Der bis zum Inkrafttreten des 17. UStÄndG im vorliegenden Fall anzuwendende und nicht zum Durchschnittssatz erklärte Umsatzausgleichsteuersatz von 6 v. H. ist auch nicht entsprechend den Grundsätzen des BFH-Urteils VII R 13/67 in der Zeit vor dem 1. Januar 1967 ein Durchschnittssatz gewesen. Für diese Auffassung spricht in erster Linie, daß mit der Anhebung des Umsatzausgleichsteuersatzes von 6 v. H. auf 7 v. H. für Waren der Zolltarifst. 84.15 B zum Jahreswechsel 1966/67 zugleich die gesetzliche Festlegung als Durchschnittssatz verbunden war. Hinzu kommt, daß dem bis zum Jahresende 1966 anzuwendenden Umsatzausgleichsteuersatz von 6 v. H. auch nicht die Funktion eines Durchschnittssatzes beigelegt werden kann. Dies ergibt die Entwicklung der Gesetzgebung zur Umsatzausgleichbesteuerung: Erstmals mit der Einführung der erhöhten Ausgleichsteuersätze von 6 v. H. durch das UStÄndG vom 28. Juni 1951 wurde bei bestimmten Waren auch die Umsatzsteuervorbelastung der entsprechenden, dem Einfuhrvorgang vorangehenden Lieferung ganz oder teilweise in pauschaler Form ausgeglichen. Auch hier lag dem Gesetzgeber eine völlige Gleichbehandlung der in- und ausländischen Waren, etwa aufgrund eines konkreten Belastungsvergleichs, noch fern, wie sich aus der letztmaligen Differenzierung dieser Ausgleichsteuersätze in solche von 6,5 v. H. bis 10 v. H. durch das 17. UStÄndG ergibt. Nach dem Entwurf zum UStÄndG vom 28. Juni 1951 (Bundestags-Drucksache I/1983 vom 26. Februar 1951) sollten nur Waren erfaßt werden, deren Vorbelastung mindestens 2 v. H. betrug. Die vielfach darüber hinausgehenden Vorbelastungen blieben unberücksichtigt.
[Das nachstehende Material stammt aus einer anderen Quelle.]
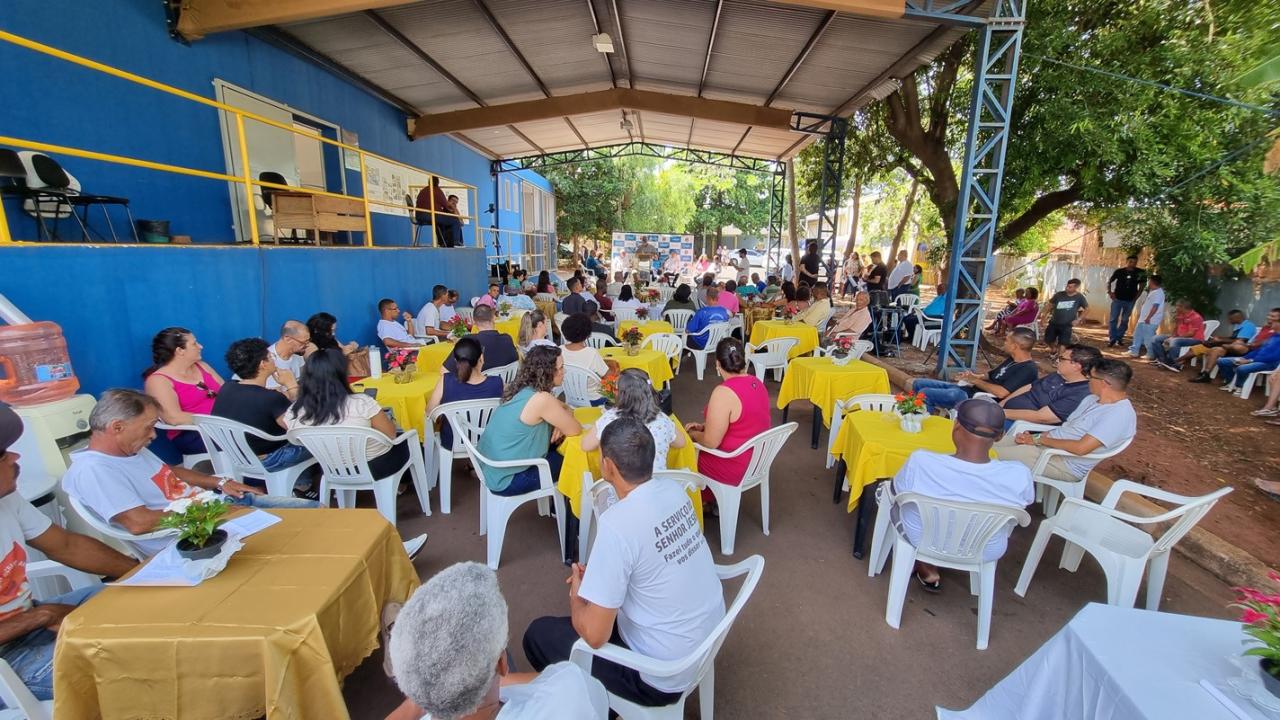 Café da Manhã Solidário reflete sobre as questões que envolvem a população em situação de rua em Araraquara!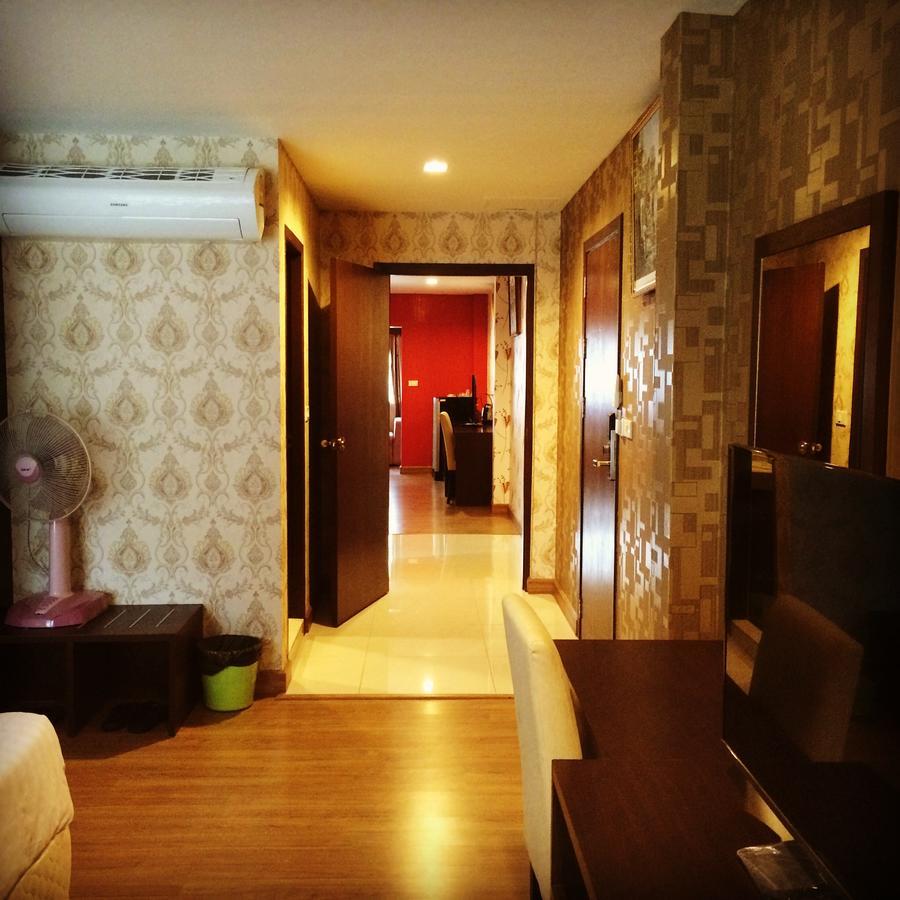 Iraqi Hotel Makkasan 외부 사진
Aus dieser Entwicklung leitet der VII. Senat des BFH in seinem Urteil VII 13/67 zutreffend die Erwägung ab, daß ein konkreter Belastungsvergleich nicht schon in den 6-v. H.-Sätzen (die lediglich pauschal die Vorbelastung von 2 v. H. und darüber berücksichtigen), sondern frühestens in der Einführung der ermäßigten Steuersätze von 1 v. H., 2 v. H. und 2,5 v. H. sowie des erhöhten Steuersatzes von 8 v. H. durch das aufgrund der Verpflichtung aus Art. 95 EWGV ergangene 12. UStÄndG mit Wirkung vom 1. Juni 1963 zum Ausdruck gekommen sein kann. Diese Ausführungen stellen in Fortführung und Differenzierung der Erwägungen im BFH-Urteil VII 156/65 jedenfalls klar, daß die den allgemeinen Ausgleichsteuersatz von 4 v. H. übersteigenden Ausgleichsteuersätze von 6 v. H., soweit sie vor Inkrafttreten des 17. UStÄndG eingeführt worden sind, keine Durchschnittssätze i. S. des Art. 97 EWGV sind.
Das FG wird den erforderlichen konkreten Belastungsvergleich unter Berücksichtigung der dargelegten Erwägungen und erforderlichenfalls unter Einholung einer gutachtlichen Stellungnahme des Bundesministers der Finanzen vorzunehmen haben.